What this task involves:
Copy the data exactly, pictures aside.
** Opening Supplied material block **
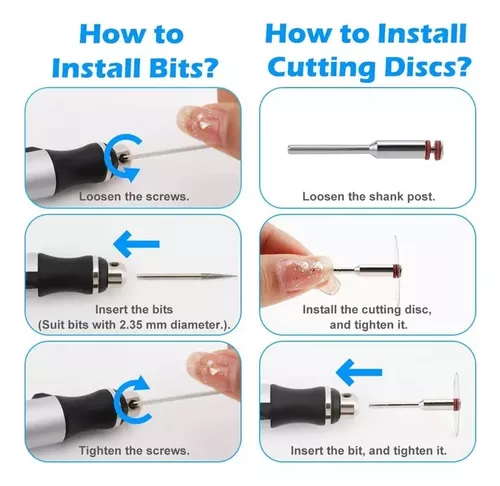 How to Install Bits?

Loosen the screws.

Insert the bits (Suit bits with 2.35 mm diameter.).

Tighten the screws.

How to Install Cutting Discs?

Loosen the shank post.

Install the cutting disc, and tighten it.

Insert the bit, and tighten it.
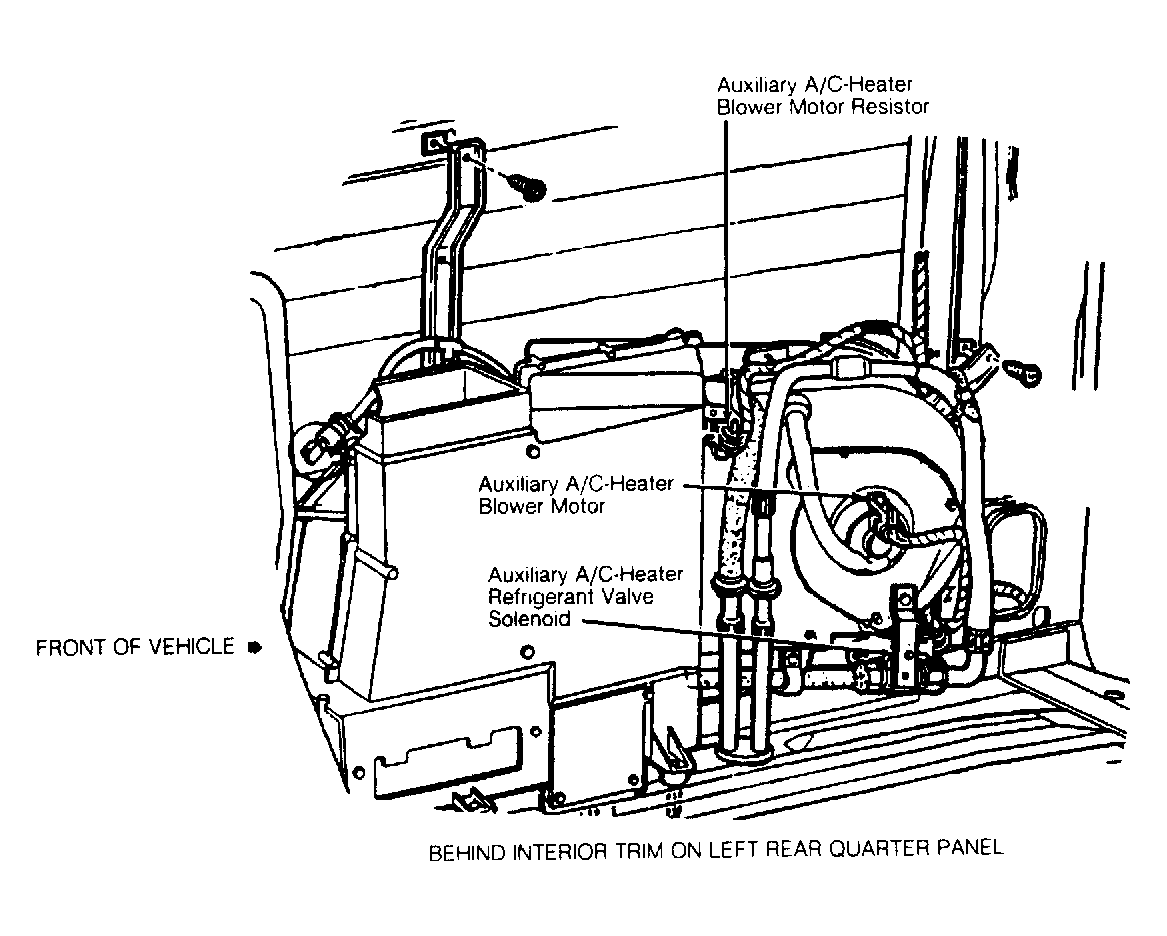 Auxiliary A/C-Heater Blower Motor Resistor

Auxiliary A/C-Heater Blower Motor

Auxiliary A/C-Heater Refrigerant Valve Solenoid

FRONT OF VEHICLE

BEHIND INTERIOR TRIM ON LEFT REAR QUARTER PANEL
** Closing Supplied material block **
Answer to this exercise:
 How to Install Bits?

Loosen the screws.

Insert the bits (Suit bits with 2.35 mm diameter.).

Tighten the screws.

How to Install Cutting Discs?

Loosen the shank post.

Install the cutting disc, and tighten it.

Insert the bit, and tighten it.
 Auxiliary A/C-Heater Blower Motor Resistor

Auxiliary A/C-Heater Blower Motor

Auxiliary A/C-Heater Refrigerant Valve Solenoid

FRONT OF VEHICLE

BEHIND INTERIOR TRIM ON LEFT REAR QUARTER PANEL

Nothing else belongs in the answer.